The most local airport is Bournemouth International which offers some cracking fares courtesy of RyanAir, to some pretty decent places. Malaga, Krakow, Prague, Dublin and Malta to name but a few. Indeed, I could continue to reel off some desirable European destinations. But it's a small airport, so if I did continue, I wouldn't add an awful many more words to this paragraph. We've used Bournemouth airport plenty though.

But living on the coast means there's more than one way to leave the UK behind. Docks at Southampton provide the escape route for the cruise liner set. Portsmouth is the place to go for most cross channel ferries. But Poole also has a port, just a fifteen minute drive from home. A giant ferry transports cars and passengers to Cherbourg in France. Condor Ferries operate a high speed trimaran between Poole and the Channel Islands.

Mrs P and I have used the ferry to Cherbourg. But I had refrained from jumping aboard Condor's Liberation. It might be new. It might be quick. But it also has a terrible reputation for emptying the stomachs of its passengers when crossing on waters that are anything other than dead calm. I've been sea sick before, on a small fishing boat nine miles into the English Channel. It's a thoroughly unpleasant experience. Not something one would want to repeat.

But a half price offer is hard to refuse. So, with a certain degree of trepidation, I bought a pair of day return tickets for the pair of us. And prayed to a god I don't believe in to provide us with seas that resembled a mirror. The non-existant god obliged, bless him. Very pleasant sailing conditions. Almost as good as they get. But regardless, we both felt a little bit queasy on the way over. Less so on the way back. Perhaps our stomachs were too full and too tired to be queasy.

Guernsey is a small, quaint little island. And much like the Channel Islands currency, it is immediately identifiable as British, and yet not British. One feels a little like Alice as one wanders through the streets of St Peters Port, as things become curiouser and curiouser. I was convinced I'd turn a corner and be greeted by a grinning Cheshire cat. Not that Lewis Carroll spent any time in Guernsey as far as I know. The most famous author to have spent time here was the French writer, Victor Hugo, who penned Les Miserables during his stay.
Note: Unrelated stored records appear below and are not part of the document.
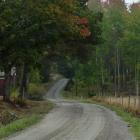 Autumn at Sältet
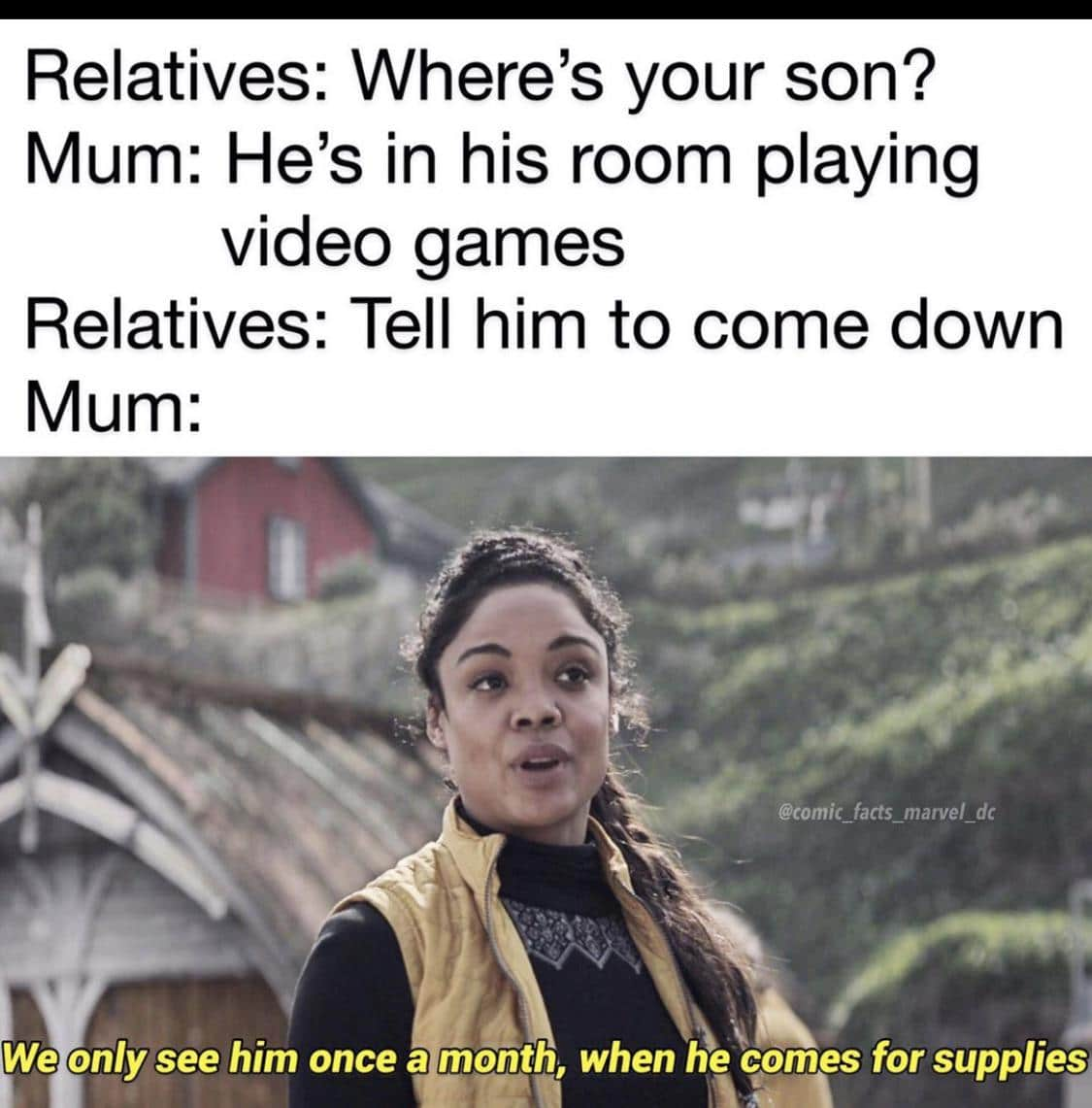 Dank, Visit, Negative, Feedback, False Negative, False other memes Dank, Visit, Negative, Feedback, False Negative, False text: Relatives: Where's your son? Mum: He's in his room playing video games Relatives: Tell him to come down Mum: @comic facts marvel dc We only see him once a mönth, when he qomes for supplies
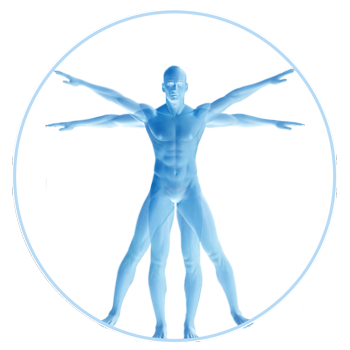 Applied-Kinesiology.png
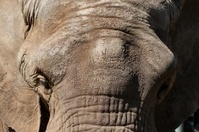 Elephant's head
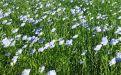 В продолжение темы масличных культур - Image preview 1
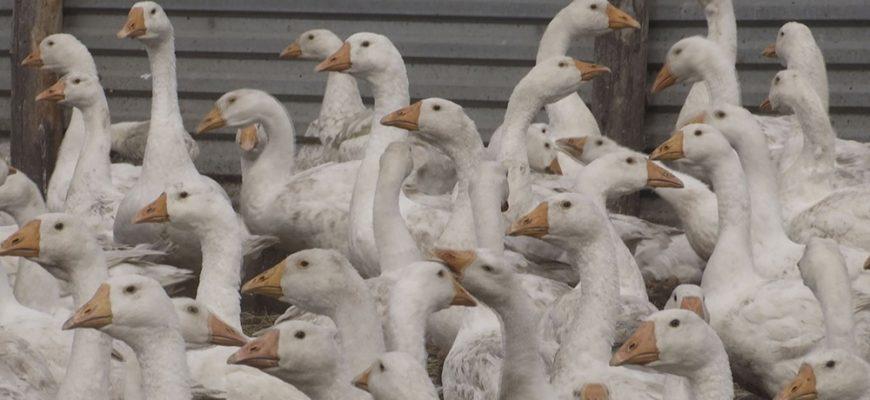 Североказахстанские фермеры ждут компенсацию за погибшее от птичьего гриппа поголовье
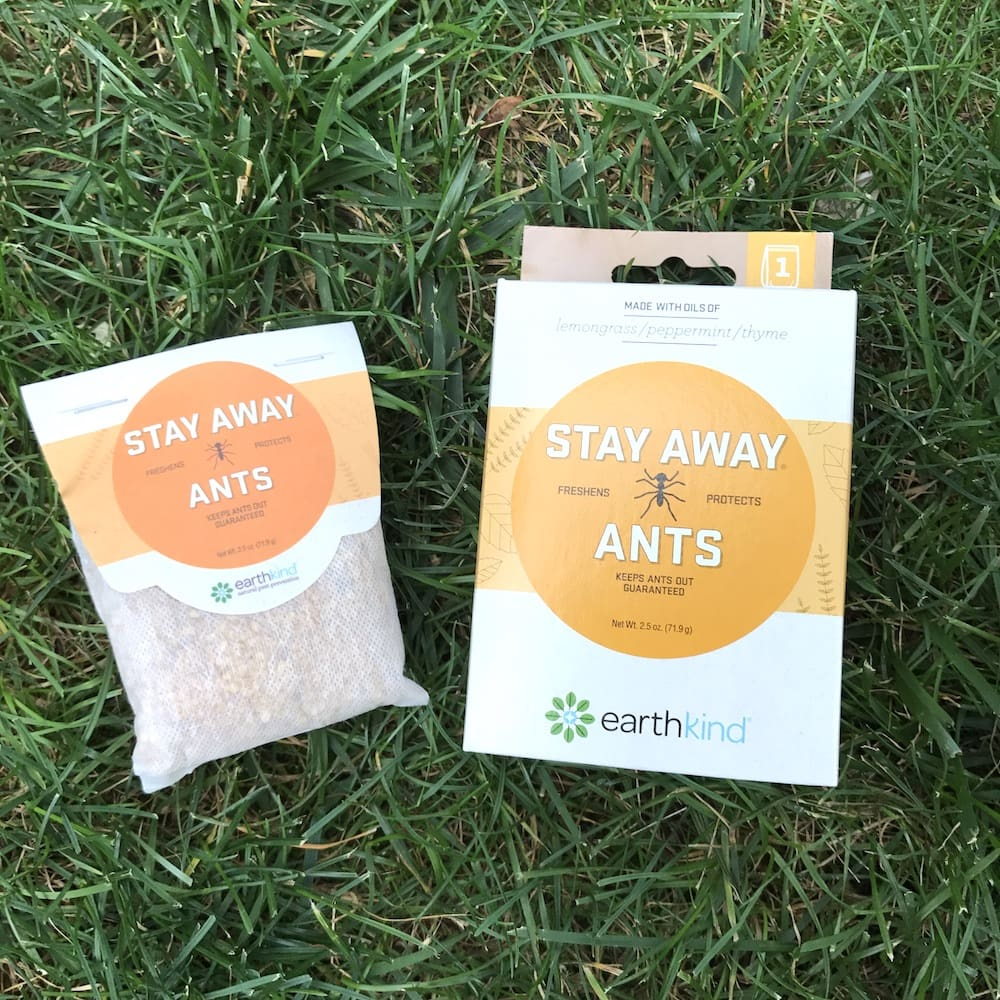 Easy tips to keep the ants away this summer lady and the blog - Keep ants away in simple ways ...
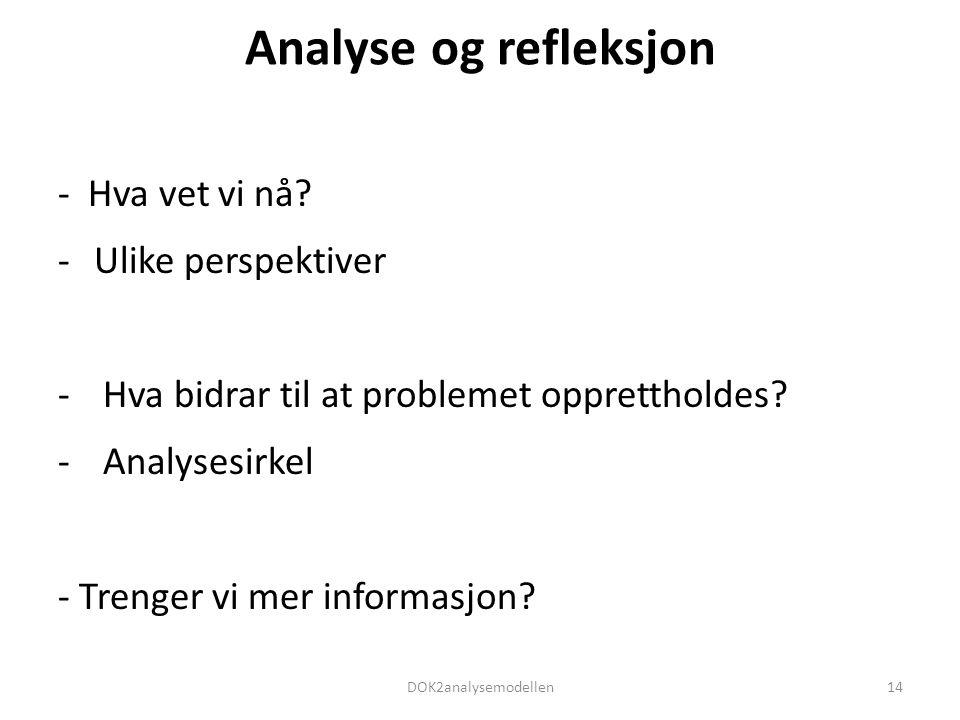 Analyse og refleksjon - Hva vet vi nå Ulike perspektiver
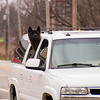2011 - Dog out for a ride -  Normal Illinois - 3/7 - 1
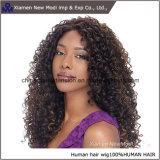 中国の人間の毛髪のかつらの巻き毛の人間の毛髪の前部レースのかつら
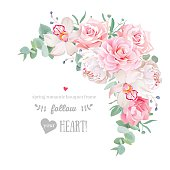 Delicate floral vector frame with peony, camellia, rose, orchid, carnation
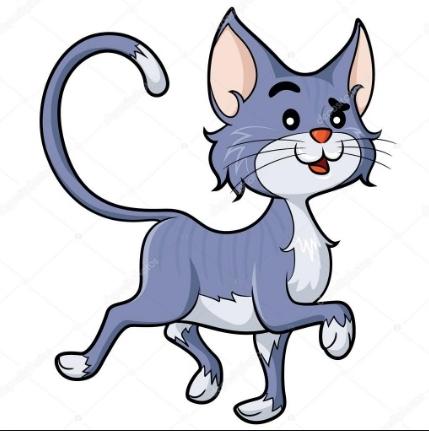 čerstvé kočička obrázky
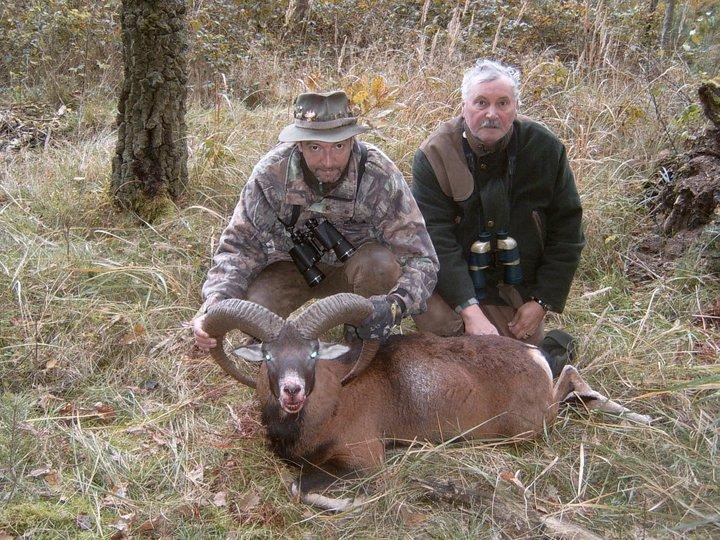 polowanie na muflony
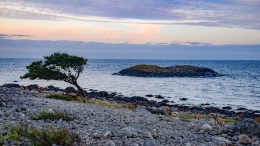 DET FORBLÅSTE TREET: Dette møter deg på sørsiden av Merdø. Foto: Esben Holm Eskelund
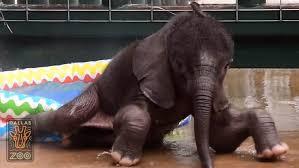 Splish Splash This Elephant Is Having A Blast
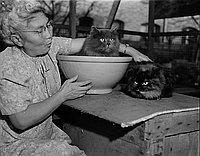 [Mrs. Sakai and cats, February 17, 1950]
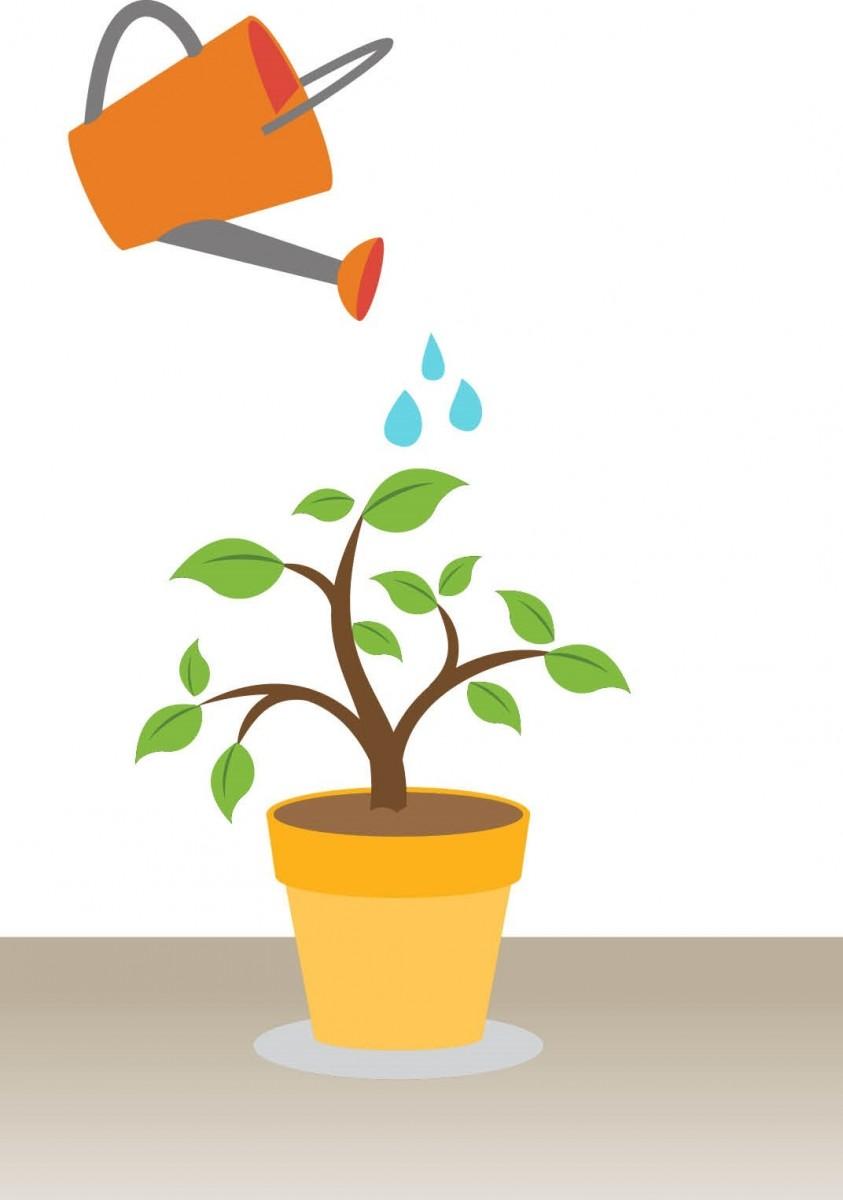 Plants_graphic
As with most of these sea faring day trips, one spends more time aboard than abroad. The ferry whisked us there in little more than three hours, but that totals six hours bobbing on the waves, and a paltry three hours walking and dining. Should you ever make it there yourself, I can recommend Le Nautique. It's a conveniently located restaurant, with reasonably priced two and three course lunch deals and excellent service.

Will we ever return? Never say never. But probably not. I'm still a cautious sea traveller and don't want to push my luck too far.